Conclusions— The recommendations outlined in this summary should assist physicians in all aspects of patient care in the diagnosis, medical and surgical treatment, and follow-up of infective endocarditis, as well as management of associated complications. Clinical variability and complexity in infective endocarditis, however, dictate that these guidelines be used to support and not supplant physician-directed decisions in individual patient management.
This statement updates and revises recommendations for the diagnosis and management of infective endocarditis (IE) published by the American Heart Association Committee on Rheumatic Fever, Endocarditis, and Kawasaki Disease in 1995. In addition, it updates and incorporates recommendations for the management of complications in IE published by the same committee in 1998. (These recommendations are available in their entirety at http://www.americanheart.org/presenter.jhtml?identifier=3004539.) The present Writing Committee conducted a comprehensive review of the literature published between 1990 and 2004 to assist the group in updating the previous versions of the guidelines. Literature searches of the PubMed/MEDLINE databases were undertaken to identify pertinent articles. Searches were limited to the English language. The major search terms included endocarditis, infective endocarditis, infectious endocarditis, intracardiac, valvular, mural, infection, diagnosis, bacteremia, case definition, epidemiology, risks, demographics, injection drug use, echocardiography, microbiology, culture-negative, therapy, antibiotic, antifungal, antimicrobial, antimicrobial resistance, adverse drug effects, drug monitoring, outcome, meta-analysis, complications, abscess, congestive heart failure, emboli, stroke, conduction abnormalities, survival, pathogens, organisms, treatment, surgery, indications, valve replacement, valve repair, ambulatory care, trials, and prevention.
This Executive Summary highlights some of the important clinical issues in the diagnosis and management of IE. All of these issues are addressed more fully in the Web-based complete statement. The Executive Summary includes summary comments and detailed tables that focus on key aspects of patient management. A list of references is provided in the full statement.
Evidence-Based Scoring System
This is the first time that the American College of Cardiology/American Heart Association evidence-based scoring system (see http://circ.ahajournals.org/manual/manual_IIstep6.shtml) has been incorporated into the American Heart Association’s endocarditis treatment guidelines. The purpose of the scoring system is to assist the clinician in interpreting these recommendations and formulating treatment decisions. The system is based on both a classification of recommendations and the level of evidence. Each treatment recommendation has been assigned a class and a level of evidence. The use of this system should support but not supplant the clinician’s decision-making in the management of individual patients’ cases.

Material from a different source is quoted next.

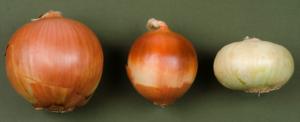Onion Bulbs Of Various Sizes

Classification of Recommendations
Class I: Conditions for which there is evidence, general agreement, or both that a given procedure or treatment is useful and effective.
Class II: Conditions for which there is conflicting evidence, a divergence of opinion, or both about the usefulness/efficacy of a procedure or treatment.

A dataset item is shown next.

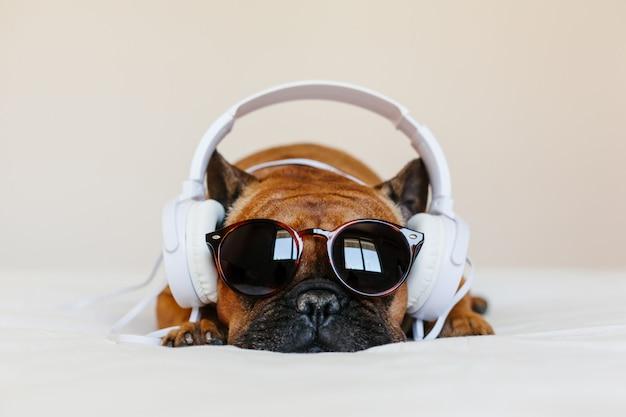 Nette braune französische bulldogge, die zu hause auf dem bett sitzt und. lustiger hund, der musik auf weißem kopfhörer hört. haustiere drinnen und lebensstil. technik und musik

Class IIa: Weight of evidence/opinion is in favor of usefulness/efficacy.
Class IIb: Usefulness/efficacy is less well established by evidence/opinion.

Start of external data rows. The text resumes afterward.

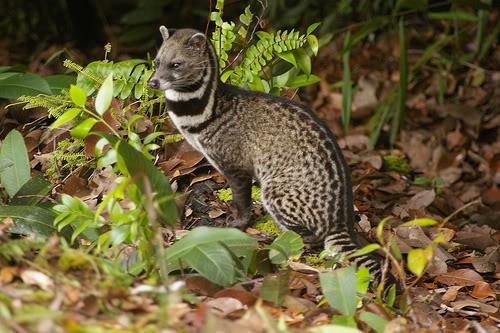 Image result for civet cat borneo
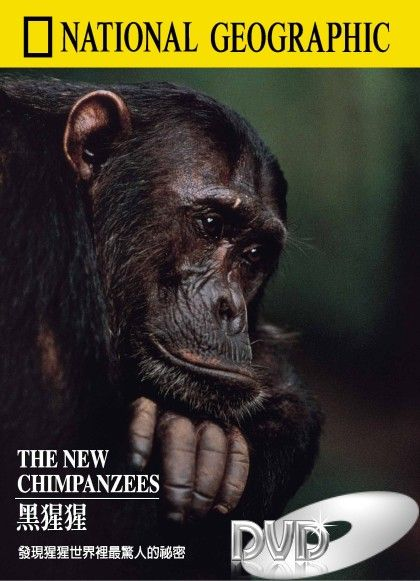 Image: The-New-Chimpanzees-Cover.jpg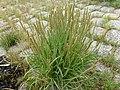 Triglochin maritimum plant (20).jpg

Class III: Conditions for which there is evidence, general agreement, or both that the procedure/treatment is not useful/effective and in some cases may be harmful.
Level of Evidence
Level of Evidence A: Data derived from multiple randomized clinical trials
Level of Evidence B: Data derived from a single randomized trial or nonrandomized studies
Level of Evidence C: Consensus opinion of experts
Although initially established to more accurately define cases of IE for epidemiological studies and clinical trials, the Duke criteria have been used extensively during the past decade to assist clinicians in the diagnosis of IE. The 2 key components of the criteria are persistent bacteremia resulting from typical IE organisms and evidence of cardiac valvular involvement (eg, vegetation, new murmur of valvular regurgitation, paravalvular abscess). Supporting findings include fever, risk factors for IE, vascular or immune complex phenomena, and intermittent bacteremia or fungemia.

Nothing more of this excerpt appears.